Friday, May 24, 2013

NLRB employee union rights poster rule thrown out in court

I wrote last year about a controversial new rule by the National Labor Relations Board (NLRB) requiring private employers to post in their workplaces an 11x17-inch poster advising employees of their rights under federal law to form unions, strike, picket, etc. Under the rule an employer’s failure to post the required notice would have constituted an unfair labor practice.

The rule, enacted on August 30, 2011, had been expected to apply to nearly 6 million employers in the U.S., the great majority of which are small businesses. It never went into effect because litigation was promptly filed by several business groups challenging its validity.

As an update I can report that an important federal appellate court has just found that the NLRB acted illegally in enacting this rule, which the court ordered vacated.

On May 7, 2013, the Circuit Court of Appeals for the District of Columbia in Washington, D.C. found, in the case of National Association of Manufacturers v. NLRB, that Section 8(c) of the National Labor Relations Act precludes the Board from finding non-threatening employer speech to be an unfair labor practice, or evidence of an unfair labor practice, and that the Board’s new rule violated both prohibitions. The decision was heavily colored by First Amendment free speech principles, but was based on federal labor law and not on constitutional grounds.

“[T]he Board’s rule requires employers to disseminate [government] information, upon pain of being held to have committed an unfair labor practice,” wrote Senior Judge A. Raymond Randolph for a unanimous three-judge panel.  “But that difference hardly ends the matter. The right to disseminate another’s speech necessarily includes the right to decide not to disseminate it.”

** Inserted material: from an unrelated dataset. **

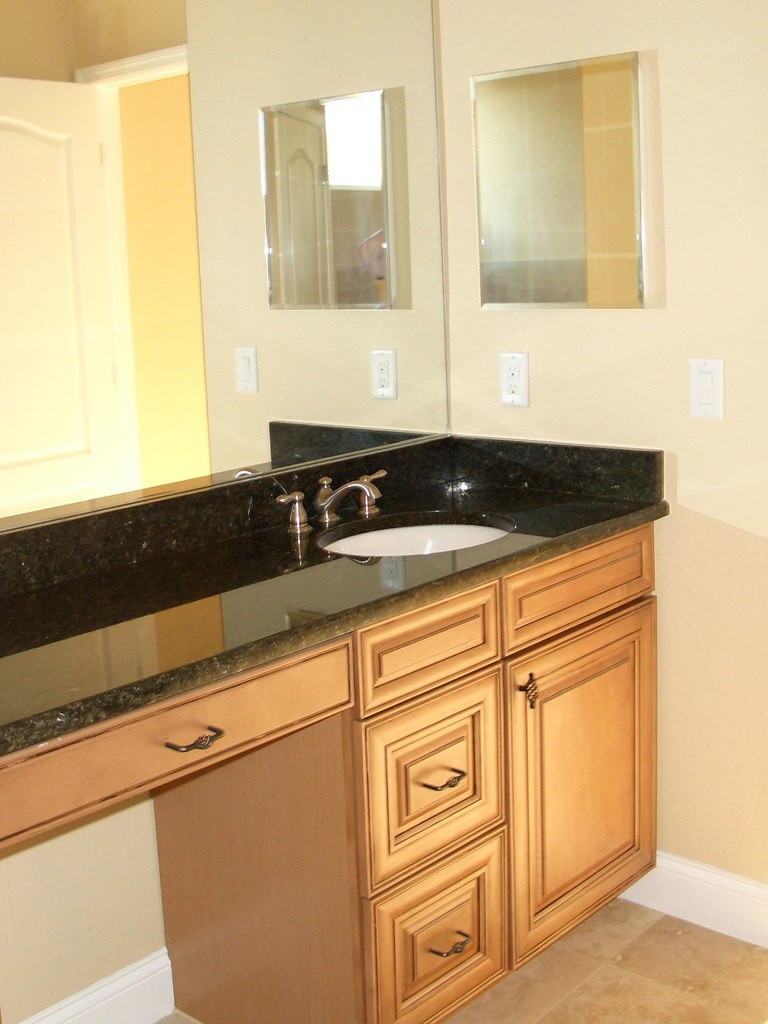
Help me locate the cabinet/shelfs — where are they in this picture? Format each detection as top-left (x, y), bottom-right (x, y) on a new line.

“How … can it be an unfair labor practice,” continued Judge Randolph, “for an employer to refuse to post a government notice informing employees of their right to unionize (or to refuse to)? Like the freedom of speech guaranteed in the First Amendment, Section 8(c) necessarily protects—as against the Board—the right of employers (and unions) not to speak.”

In another, similar lawsuit, the United States District Court for the District of South Carolina ruled last year that the Board lacked authority to promulgate the rule. See Chamber of Commerce of the U.S. v. NLRB, 856 F. Supp. 2d 778 (D.S.C. 2012). The appeal in that case is now pending before the U.S. Court of Appeals for the Fourth Circuit in Richmond, Virginia. 


It may well be that the U.S. Supreme Court will need to review this issue. But for the time being employers may ignore the poster rule until further notice.